**Exercise objective**
Using the listing below, set down each line from the line containing "- Performs strategic" through the line containing "- Landing large", both ends included, exactly and with nothing added.

▬▬▬▬▬▬▬▬▬▬

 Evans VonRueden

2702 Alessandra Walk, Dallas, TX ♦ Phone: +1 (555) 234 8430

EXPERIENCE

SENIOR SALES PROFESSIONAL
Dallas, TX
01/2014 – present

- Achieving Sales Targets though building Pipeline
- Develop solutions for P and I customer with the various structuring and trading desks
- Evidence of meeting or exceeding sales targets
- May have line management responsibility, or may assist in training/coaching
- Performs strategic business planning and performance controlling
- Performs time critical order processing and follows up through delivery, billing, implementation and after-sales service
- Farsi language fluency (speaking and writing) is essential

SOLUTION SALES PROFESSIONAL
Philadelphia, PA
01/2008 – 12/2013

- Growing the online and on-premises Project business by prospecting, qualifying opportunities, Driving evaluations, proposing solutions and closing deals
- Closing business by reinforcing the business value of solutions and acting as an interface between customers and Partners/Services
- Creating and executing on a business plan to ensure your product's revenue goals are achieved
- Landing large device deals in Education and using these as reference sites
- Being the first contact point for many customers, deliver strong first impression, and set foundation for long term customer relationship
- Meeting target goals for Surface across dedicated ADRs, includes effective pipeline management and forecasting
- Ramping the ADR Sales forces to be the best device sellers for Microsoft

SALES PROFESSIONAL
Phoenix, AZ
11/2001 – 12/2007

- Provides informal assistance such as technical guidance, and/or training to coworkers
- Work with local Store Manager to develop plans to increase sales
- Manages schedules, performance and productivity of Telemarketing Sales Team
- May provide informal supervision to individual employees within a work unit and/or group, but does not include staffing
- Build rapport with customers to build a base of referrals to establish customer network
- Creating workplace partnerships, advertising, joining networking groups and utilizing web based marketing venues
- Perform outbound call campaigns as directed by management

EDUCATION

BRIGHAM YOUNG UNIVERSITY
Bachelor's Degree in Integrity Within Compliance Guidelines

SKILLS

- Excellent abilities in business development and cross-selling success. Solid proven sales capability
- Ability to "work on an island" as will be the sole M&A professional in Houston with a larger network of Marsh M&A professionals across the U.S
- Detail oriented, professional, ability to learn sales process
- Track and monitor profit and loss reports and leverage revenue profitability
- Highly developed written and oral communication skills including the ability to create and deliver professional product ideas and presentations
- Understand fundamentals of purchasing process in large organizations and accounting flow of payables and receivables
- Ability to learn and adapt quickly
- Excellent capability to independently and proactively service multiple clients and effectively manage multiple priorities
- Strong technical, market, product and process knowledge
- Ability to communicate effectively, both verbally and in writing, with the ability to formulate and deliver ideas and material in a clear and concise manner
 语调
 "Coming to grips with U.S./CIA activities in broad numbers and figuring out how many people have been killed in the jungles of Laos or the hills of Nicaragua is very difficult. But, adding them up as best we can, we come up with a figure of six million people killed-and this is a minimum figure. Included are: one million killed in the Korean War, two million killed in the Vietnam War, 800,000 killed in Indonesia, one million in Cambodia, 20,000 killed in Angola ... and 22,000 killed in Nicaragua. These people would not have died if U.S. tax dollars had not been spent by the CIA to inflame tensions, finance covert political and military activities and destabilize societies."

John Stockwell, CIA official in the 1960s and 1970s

▬▬▬▬▬▬▬▬▬▬

**Task response**
- Performs strategic business planning and performance controlling
- Performs time critical order processing and follows up through delivery, billing, implementation and after-sales service
- Farsi language fluency (speaking and writing) is essential

SOLUTION SALES PROFESSIONAL
Philadelphia, PA
01/2008 – 12/2013

- Growing the online and on-premises Project business by prospecting, qualifying opportunities, Driving evaluations, proposing solutions and closing deals
- Closing business by reinforcing the business value of solutions and acting as an interface between customers and Partners/Services
- Creating and executing on a business plan to ensure your product's revenue goals are achieved
- Landing large device deals in Education and using these as reference sites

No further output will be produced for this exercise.